Transitioning Cybersecurity Innovation to Practice
If computer science professor Craig Shue meets his goals for his start-up company, computer screens in businesses, universities, and other enterprises throughout the world will be sporting a peace sign icon in the years ahead.
The icon is key to the cybersecurity system that Shue has designed through his company, ContextSure Networks. Whenever a security system detects a potential threat, the computer users can simply click on his program’s icon to send background information about their computer activity, along with overall network data, to information technology analysts. This data gives those IT analysts a quick and reliable way of identifying and remedying the situation.
“All this is a treasure trove of information available for the analysts to figure out what is going on, and we aren’t requiring the end user to do anything but click a couple of buttons,” he says.

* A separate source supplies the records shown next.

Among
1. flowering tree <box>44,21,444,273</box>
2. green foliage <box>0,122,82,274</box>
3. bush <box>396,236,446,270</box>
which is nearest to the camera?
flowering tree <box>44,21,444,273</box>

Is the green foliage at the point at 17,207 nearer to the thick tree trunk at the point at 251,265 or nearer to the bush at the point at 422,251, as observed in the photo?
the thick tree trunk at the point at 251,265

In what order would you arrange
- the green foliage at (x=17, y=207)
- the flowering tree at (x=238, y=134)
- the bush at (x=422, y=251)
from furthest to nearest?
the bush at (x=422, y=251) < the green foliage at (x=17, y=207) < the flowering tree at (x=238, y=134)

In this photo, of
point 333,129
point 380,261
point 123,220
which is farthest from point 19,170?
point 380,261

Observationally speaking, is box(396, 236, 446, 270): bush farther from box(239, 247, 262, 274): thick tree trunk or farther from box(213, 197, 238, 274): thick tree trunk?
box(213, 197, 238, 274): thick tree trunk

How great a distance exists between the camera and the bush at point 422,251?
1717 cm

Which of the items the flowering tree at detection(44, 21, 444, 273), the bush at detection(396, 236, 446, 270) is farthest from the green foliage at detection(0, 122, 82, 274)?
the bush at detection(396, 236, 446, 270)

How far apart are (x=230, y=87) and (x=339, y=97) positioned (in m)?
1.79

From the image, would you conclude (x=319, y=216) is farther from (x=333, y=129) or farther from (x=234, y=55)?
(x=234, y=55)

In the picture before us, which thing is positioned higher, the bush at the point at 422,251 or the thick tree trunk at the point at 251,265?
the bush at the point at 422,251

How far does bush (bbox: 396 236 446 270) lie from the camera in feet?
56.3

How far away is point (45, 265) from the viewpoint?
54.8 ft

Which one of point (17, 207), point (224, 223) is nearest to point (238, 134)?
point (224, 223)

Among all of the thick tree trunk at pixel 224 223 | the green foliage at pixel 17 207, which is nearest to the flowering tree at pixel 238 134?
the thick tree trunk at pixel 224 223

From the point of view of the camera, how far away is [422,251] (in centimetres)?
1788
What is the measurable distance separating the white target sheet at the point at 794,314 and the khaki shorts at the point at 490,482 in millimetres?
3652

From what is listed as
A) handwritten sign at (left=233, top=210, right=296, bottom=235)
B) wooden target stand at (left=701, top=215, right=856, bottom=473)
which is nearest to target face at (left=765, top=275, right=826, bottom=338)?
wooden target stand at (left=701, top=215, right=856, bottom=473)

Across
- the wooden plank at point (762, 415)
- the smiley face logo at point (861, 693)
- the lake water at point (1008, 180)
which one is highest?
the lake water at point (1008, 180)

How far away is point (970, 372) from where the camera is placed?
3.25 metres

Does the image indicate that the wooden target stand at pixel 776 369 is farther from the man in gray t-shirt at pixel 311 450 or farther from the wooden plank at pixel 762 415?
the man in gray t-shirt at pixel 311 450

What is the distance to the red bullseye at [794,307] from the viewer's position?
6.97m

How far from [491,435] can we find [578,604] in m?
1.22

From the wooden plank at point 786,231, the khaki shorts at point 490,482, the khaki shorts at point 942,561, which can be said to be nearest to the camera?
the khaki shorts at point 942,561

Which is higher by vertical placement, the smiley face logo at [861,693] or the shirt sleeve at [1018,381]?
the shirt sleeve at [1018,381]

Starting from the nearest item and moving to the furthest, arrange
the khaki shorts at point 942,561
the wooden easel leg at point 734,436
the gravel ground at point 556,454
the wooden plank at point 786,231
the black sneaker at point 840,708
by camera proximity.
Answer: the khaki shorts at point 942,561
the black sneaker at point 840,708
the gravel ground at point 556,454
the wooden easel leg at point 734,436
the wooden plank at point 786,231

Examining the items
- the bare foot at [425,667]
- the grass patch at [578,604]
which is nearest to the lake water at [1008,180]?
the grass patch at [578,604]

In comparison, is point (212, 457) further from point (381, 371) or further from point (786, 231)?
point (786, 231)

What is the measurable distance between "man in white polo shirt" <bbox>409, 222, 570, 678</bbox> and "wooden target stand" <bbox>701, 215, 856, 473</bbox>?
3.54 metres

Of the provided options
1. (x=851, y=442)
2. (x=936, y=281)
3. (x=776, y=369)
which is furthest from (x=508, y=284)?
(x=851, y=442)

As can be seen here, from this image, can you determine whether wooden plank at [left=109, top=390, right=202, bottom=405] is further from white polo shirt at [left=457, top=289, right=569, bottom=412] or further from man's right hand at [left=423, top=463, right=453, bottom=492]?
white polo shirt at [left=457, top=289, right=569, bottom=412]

Shue is on sabbatical for the coming academic year to further develop and market the system.
“It’s really about getting it installed on people’s computers,” he explains. “Unlike antivirus software that constantly requires updating and isn’t particularly effective, this essentially puts the IT staff in charge so they can constantly adapt to new threats without having to update everyone’s computer.”
By developing information on how individuals are using a network’s computers, and establishing a series of fine-grained permissions relating to those uses, the Policy Enforcement and Access Control for Endpoints—or PEACE system—enhances security and allows IT analysts to identify and deal with malware quickly.
“One of our key differences from traditional network security products is we try to figure out what the human user is trying to do,” says Shue. “We think it is important to know why a network request is happening.”
If an action on the network isn’t related to an interaction with a user, chances are good it is the result of malware trying to spread through the system, a situation that IT analysts can deal with immediately.
The system was developed with a 2014 National Science Foundation grant, and the technique is under patent consideration. In June 2016 Shue received a Department of Homeland Security grant to further develop the system under the agency’s Transition to Practice Program, which seeks to commercialize promising cybersecurity technologies.
He says he has been working since the end of the academic year on making PEACE more user-friendly.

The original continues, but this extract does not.